La nostra ultima esplorazione in ordine cronologico è stata quella in una villa che viene chiamata solitamente “casa del chimico“. Complice questo nome ci aspettavamo di trovarci provette, becher o comunque attrezzi del mestiere che lo giustificassero. Non abbiamo trovato niente di tutto questo bensì un gran numero di bottiglie di liquori ed una mobilia che ci ha ricordato gli anni ’30.

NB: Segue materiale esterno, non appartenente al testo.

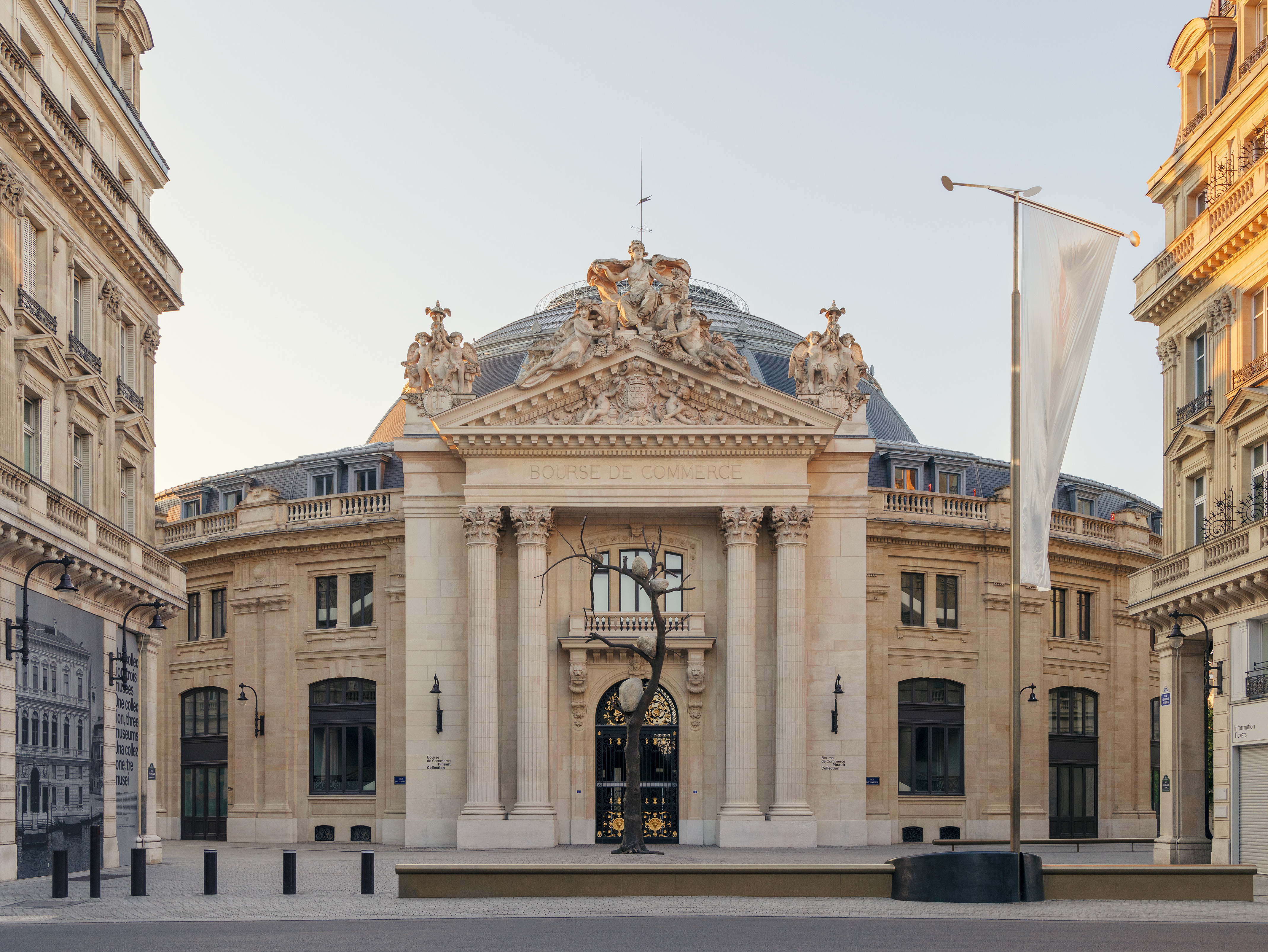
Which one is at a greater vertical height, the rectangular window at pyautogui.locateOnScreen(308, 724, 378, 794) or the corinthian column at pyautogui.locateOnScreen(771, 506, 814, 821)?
the corinthian column at pyautogui.locateOnScreen(771, 506, 814, 821)

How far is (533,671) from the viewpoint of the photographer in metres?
55.3

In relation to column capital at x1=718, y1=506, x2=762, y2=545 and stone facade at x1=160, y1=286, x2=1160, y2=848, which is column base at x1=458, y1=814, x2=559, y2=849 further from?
column capital at x1=718, y1=506, x2=762, y2=545

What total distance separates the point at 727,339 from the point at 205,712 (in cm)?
2631

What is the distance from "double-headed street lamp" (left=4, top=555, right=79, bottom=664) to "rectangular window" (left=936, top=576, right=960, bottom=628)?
36688 millimetres

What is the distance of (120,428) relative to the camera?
47.4 metres

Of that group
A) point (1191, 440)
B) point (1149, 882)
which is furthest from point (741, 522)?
point (1149, 882)

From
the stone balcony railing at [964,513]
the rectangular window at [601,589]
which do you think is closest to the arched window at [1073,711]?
the stone balcony railing at [964,513]

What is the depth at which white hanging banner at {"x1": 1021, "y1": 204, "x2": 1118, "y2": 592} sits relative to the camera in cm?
2862

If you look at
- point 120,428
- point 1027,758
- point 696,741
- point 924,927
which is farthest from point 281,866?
point 1027,758

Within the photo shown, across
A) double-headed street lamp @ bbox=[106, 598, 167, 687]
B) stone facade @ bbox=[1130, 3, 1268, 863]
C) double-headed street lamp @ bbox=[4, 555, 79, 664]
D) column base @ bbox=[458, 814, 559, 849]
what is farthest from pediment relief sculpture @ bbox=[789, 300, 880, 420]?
double-headed street lamp @ bbox=[4, 555, 79, 664]

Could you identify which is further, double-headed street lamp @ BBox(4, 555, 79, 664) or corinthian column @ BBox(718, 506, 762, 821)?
corinthian column @ BBox(718, 506, 762, 821)

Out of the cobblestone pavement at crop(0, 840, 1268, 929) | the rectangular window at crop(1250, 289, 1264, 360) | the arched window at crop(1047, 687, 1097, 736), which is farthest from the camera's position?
the arched window at crop(1047, 687, 1097, 736)

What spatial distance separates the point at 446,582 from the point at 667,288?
12.5 meters

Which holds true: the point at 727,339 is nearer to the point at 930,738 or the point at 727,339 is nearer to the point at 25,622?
the point at 930,738
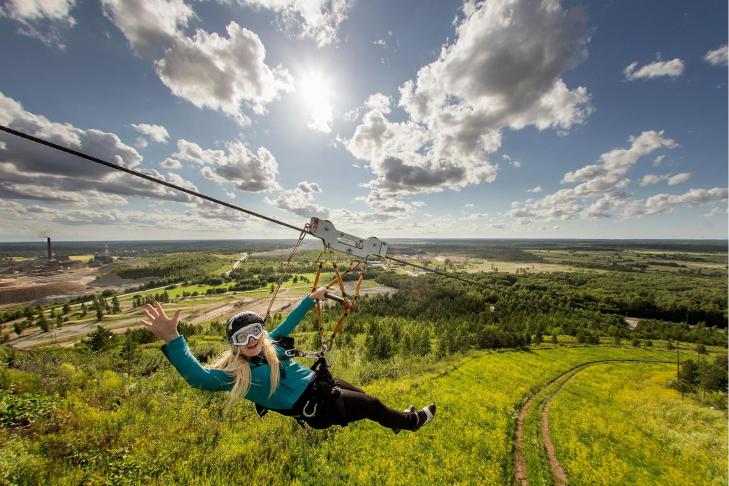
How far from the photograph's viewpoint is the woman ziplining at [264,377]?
3.30 meters

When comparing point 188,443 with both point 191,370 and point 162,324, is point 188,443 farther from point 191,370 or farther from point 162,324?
point 162,324

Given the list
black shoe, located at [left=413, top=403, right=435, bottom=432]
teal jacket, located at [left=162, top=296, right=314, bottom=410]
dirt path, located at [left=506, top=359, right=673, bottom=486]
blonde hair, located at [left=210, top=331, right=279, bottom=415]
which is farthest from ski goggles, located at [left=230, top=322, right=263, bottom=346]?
dirt path, located at [left=506, top=359, right=673, bottom=486]

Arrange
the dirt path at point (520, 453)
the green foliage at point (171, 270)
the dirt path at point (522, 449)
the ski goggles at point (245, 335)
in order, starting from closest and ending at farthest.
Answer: the ski goggles at point (245, 335) < the dirt path at point (520, 453) < the dirt path at point (522, 449) < the green foliage at point (171, 270)

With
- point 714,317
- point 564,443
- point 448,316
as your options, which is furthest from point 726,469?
point 714,317

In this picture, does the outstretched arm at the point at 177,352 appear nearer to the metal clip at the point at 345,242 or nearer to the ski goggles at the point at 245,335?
the ski goggles at the point at 245,335

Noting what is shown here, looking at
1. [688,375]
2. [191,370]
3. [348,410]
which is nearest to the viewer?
[191,370]

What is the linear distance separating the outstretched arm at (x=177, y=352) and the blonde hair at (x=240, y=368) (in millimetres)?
213

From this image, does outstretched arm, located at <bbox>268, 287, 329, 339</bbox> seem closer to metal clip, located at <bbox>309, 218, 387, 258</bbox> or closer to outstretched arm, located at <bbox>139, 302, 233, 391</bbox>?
metal clip, located at <bbox>309, 218, 387, 258</bbox>

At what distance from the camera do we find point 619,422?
24.1 metres

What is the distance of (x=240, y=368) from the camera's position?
148 inches

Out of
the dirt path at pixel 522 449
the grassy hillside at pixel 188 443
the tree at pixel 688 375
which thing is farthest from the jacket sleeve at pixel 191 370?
the tree at pixel 688 375

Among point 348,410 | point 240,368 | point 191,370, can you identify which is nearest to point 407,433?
point 348,410

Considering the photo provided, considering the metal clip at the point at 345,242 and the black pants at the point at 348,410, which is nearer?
the black pants at the point at 348,410

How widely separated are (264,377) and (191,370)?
100 centimetres
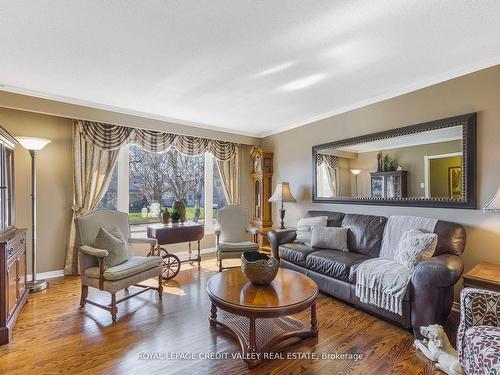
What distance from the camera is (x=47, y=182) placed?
3479 millimetres

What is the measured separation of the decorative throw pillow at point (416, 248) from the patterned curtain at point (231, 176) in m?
3.15

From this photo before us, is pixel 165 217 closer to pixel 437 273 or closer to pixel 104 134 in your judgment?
pixel 104 134

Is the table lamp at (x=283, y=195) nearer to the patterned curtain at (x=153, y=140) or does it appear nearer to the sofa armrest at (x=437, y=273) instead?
the patterned curtain at (x=153, y=140)

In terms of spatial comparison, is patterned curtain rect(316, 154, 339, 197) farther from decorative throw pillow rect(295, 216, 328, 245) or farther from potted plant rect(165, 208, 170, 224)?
potted plant rect(165, 208, 170, 224)

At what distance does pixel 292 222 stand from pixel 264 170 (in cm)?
111

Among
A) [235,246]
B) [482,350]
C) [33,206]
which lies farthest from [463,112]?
[33,206]

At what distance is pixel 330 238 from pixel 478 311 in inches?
68.4

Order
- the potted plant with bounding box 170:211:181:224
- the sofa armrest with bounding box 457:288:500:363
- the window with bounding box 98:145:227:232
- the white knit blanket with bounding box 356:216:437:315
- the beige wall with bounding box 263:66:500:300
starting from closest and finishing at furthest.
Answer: the sofa armrest with bounding box 457:288:500:363 < the white knit blanket with bounding box 356:216:437:315 < the beige wall with bounding box 263:66:500:300 < the potted plant with bounding box 170:211:181:224 < the window with bounding box 98:145:227:232

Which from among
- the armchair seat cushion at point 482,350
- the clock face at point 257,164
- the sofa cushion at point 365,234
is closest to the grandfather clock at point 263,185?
the clock face at point 257,164

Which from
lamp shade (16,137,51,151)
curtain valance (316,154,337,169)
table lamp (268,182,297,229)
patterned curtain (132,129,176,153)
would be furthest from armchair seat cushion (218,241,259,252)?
lamp shade (16,137,51,151)

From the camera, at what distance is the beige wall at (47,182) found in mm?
3289

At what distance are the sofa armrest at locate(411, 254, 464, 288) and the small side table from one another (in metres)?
0.08

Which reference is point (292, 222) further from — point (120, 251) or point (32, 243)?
point (32, 243)

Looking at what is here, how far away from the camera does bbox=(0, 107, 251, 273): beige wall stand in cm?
329
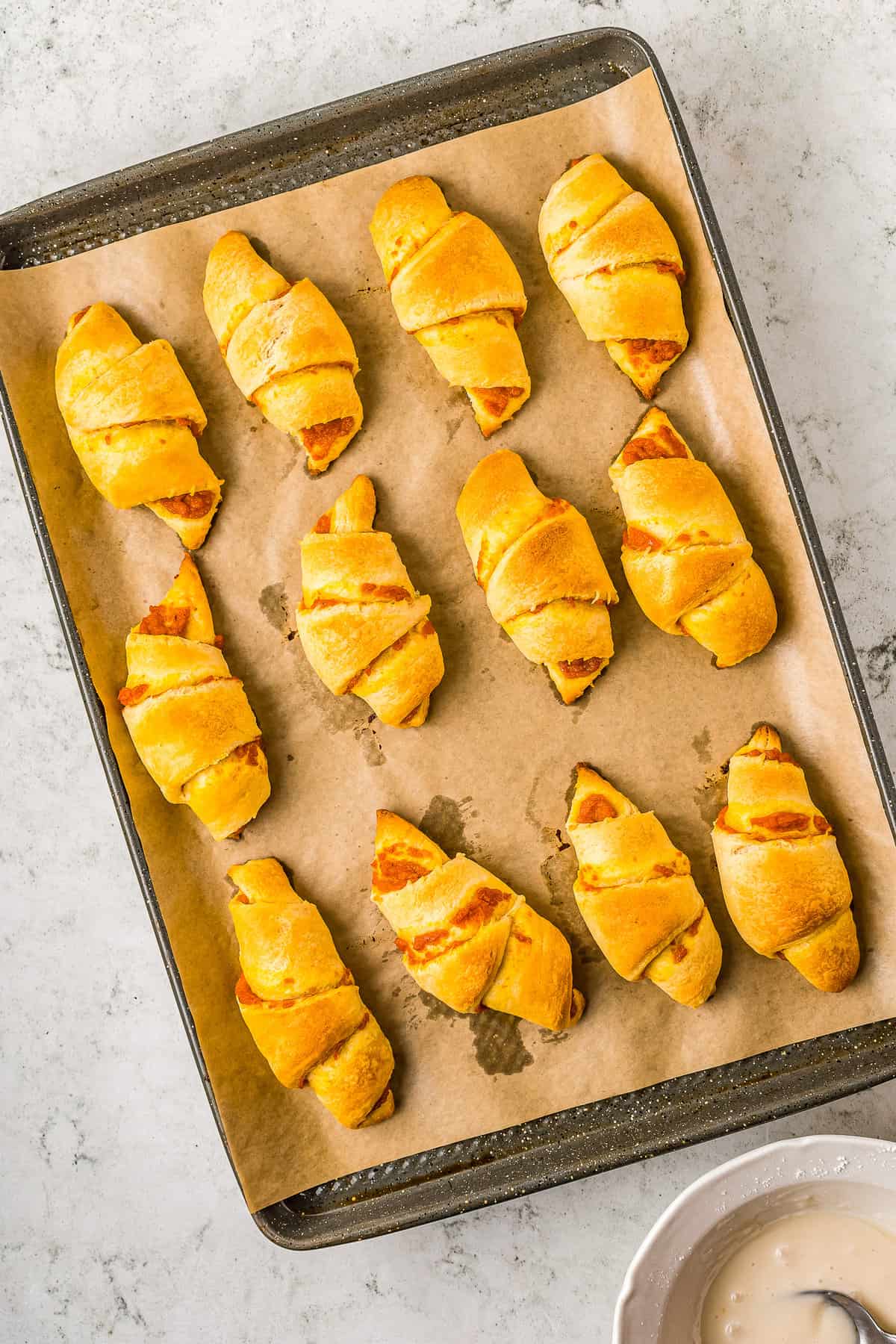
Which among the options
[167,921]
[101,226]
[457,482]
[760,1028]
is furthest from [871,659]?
[101,226]

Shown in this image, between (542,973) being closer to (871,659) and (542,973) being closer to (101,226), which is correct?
(871,659)

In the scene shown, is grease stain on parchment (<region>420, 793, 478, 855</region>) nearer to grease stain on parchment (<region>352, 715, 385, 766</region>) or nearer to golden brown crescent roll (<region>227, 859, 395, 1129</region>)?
grease stain on parchment (<region>352, 715, 385, 766</region>)

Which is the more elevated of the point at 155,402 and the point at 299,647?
the point at 155,402

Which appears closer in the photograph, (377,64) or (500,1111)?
(500,1111)

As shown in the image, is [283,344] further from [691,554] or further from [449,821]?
[449,821]

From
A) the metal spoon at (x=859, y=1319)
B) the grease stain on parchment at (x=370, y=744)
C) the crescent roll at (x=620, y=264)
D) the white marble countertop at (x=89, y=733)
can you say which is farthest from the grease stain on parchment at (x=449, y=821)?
the metal spoon at (x=859, y=1319)

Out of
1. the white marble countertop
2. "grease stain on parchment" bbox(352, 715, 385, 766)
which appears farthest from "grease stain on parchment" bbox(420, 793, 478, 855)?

Mentre i nostri amici fotografi cercavano la luce giusta per i loro scatti noi rovistavamo dappertutto alla ricerca di qualche informazione sui vecchi abitanti della casa. Dopo una mezz’ora buona ecco quello che andavamo cercando: encomio di una scuola locale che ringraziava una professoressa per il lavoro svolto come insegnante di chimica.
Ecco il motivo del nome della villa che però abbiamo tenuto a rinominare “casa della professoressa” per rendere maggior giustizia alla sua abitante.
Al di là della mobilia le stanze sono affrescate con il gusto di almeno 70 anni fa, un po’ liberty un po’ barocche (a tratti pacchiane). Le pareti, leggermente scrostate, e i calcinacci in terra tradiscono quella che in realtà sembrerebbe una conservazione a tratti perfetta.
Quello che ci stupisce sono le stanze al secondo piano. Qui sembra che nessuno abbia messo più piede dopo il passaggio di un uragano. Tutti i pavimenti sono ricoperti da centinaia di libri e, per raggiungere gli altri vani, si è costretti a calpestarli. Davvero inspiegabile.